- **DIRECTIONS FOR THIS TASK**: Count the lines in the records below that contain the string "further", matching case exactly. Give only the number.

- **ENTRIES SUPPLIED**:
**********
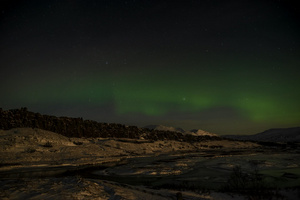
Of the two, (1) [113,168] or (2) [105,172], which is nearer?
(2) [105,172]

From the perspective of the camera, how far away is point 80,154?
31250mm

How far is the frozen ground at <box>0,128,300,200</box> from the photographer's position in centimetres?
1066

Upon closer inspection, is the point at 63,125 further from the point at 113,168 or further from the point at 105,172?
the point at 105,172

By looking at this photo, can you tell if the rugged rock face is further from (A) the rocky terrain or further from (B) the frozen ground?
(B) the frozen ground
**********
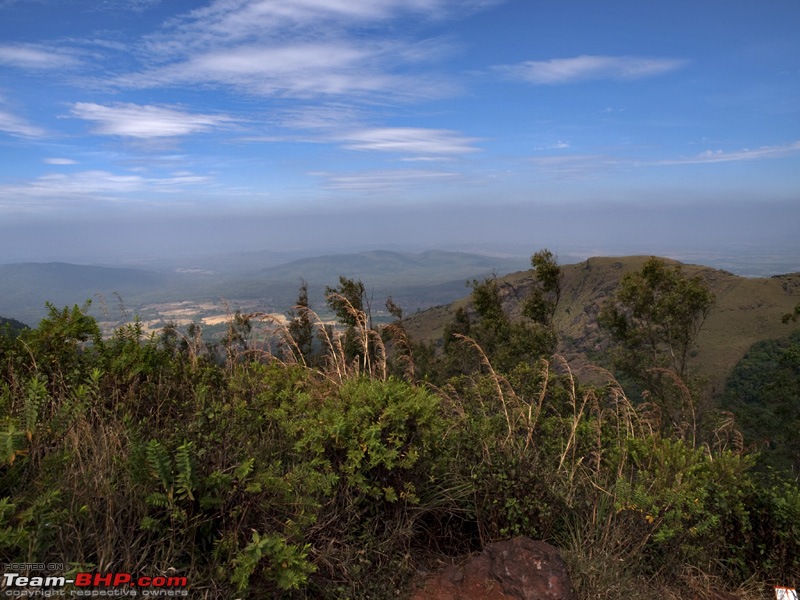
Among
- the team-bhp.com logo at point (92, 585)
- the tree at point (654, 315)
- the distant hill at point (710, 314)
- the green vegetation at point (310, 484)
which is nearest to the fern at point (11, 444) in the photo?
**********
- **COMPLETED EXERCISE**: 2